Most cells that contained L. major were neutrophils after 18 hours. (So there was a time dependance)
and soon after most cells that had L. major were macrophages in 6 to seven days. 

What was unexpected was that instead of engulfing dying infected neutrophils, macrophages acquired the parasites that had been released from neutrophils undergoing apoptosis. 
BUT, macrophages were not predominant, others were: interleukin-1. Since there was an absence of neutrophils, it hindered the ability to infect macrophages. 

An alternative mechanism is that parasites are better adapted to survive in macrophages. (?)

Dendritic cells and Langerhans cells are important to transport the parasite to lymph nodes. 

Most parasites die in the neutrophil by oxidative burst. 

The Trojan Horse theory is also applicable to Ehrlichia and Francisella tularensis.
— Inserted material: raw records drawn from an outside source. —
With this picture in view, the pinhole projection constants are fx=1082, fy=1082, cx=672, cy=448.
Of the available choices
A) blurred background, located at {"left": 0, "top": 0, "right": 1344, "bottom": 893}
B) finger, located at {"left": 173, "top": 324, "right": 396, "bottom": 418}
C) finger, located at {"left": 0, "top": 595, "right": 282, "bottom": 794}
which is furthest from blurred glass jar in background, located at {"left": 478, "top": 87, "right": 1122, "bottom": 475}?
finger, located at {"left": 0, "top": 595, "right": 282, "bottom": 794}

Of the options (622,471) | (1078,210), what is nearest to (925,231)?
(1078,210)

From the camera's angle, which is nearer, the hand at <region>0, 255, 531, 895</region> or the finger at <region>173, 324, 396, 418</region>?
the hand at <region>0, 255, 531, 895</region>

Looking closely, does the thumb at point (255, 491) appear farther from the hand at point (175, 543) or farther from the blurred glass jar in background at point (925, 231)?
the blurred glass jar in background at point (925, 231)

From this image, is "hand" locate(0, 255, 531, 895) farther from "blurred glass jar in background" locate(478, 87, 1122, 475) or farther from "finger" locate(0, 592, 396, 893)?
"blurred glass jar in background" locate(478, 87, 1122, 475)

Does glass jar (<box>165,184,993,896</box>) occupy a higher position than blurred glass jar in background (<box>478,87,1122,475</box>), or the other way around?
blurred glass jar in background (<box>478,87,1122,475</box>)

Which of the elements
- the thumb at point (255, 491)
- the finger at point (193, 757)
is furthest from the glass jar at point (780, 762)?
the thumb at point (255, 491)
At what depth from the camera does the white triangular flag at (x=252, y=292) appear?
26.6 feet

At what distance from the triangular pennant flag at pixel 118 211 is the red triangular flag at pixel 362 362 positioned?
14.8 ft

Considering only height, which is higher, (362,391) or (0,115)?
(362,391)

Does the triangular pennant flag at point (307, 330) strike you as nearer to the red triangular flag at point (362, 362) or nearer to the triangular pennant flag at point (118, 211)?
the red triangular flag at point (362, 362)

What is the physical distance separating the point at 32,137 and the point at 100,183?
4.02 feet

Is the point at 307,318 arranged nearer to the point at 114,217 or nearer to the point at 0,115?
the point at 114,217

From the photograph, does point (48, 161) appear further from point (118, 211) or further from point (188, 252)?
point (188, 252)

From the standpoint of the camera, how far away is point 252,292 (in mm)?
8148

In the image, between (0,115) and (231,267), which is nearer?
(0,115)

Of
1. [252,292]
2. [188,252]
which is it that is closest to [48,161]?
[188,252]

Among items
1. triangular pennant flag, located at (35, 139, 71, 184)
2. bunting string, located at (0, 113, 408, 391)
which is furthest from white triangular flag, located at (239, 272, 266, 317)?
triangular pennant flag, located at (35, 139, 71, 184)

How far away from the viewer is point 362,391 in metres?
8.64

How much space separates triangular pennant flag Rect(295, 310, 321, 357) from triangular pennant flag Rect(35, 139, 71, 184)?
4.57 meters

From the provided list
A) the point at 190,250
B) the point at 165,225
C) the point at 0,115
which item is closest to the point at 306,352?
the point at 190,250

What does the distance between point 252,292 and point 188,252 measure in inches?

Beena John and Christopher A. Hunter
University of Pennsylvania Vet Med

What I Learned
Infections can have a model of entry
The Trojan Horse Theory - Immune cells can care infection
Because something happens (neutrophil recruitment) it might not lead to the next step (macrophage recruitment). Paradoxically, it leads to other recruitment but a less infection. 
Just because something should do something (phagocytose) it might not.

What are the Questions I Learned
Every Step needs another explaination. Neutrophils accumlate at wound site, infection or not. 
What interfers with accumlation? Possible tissue damage.
What are the things that can hinder the steps?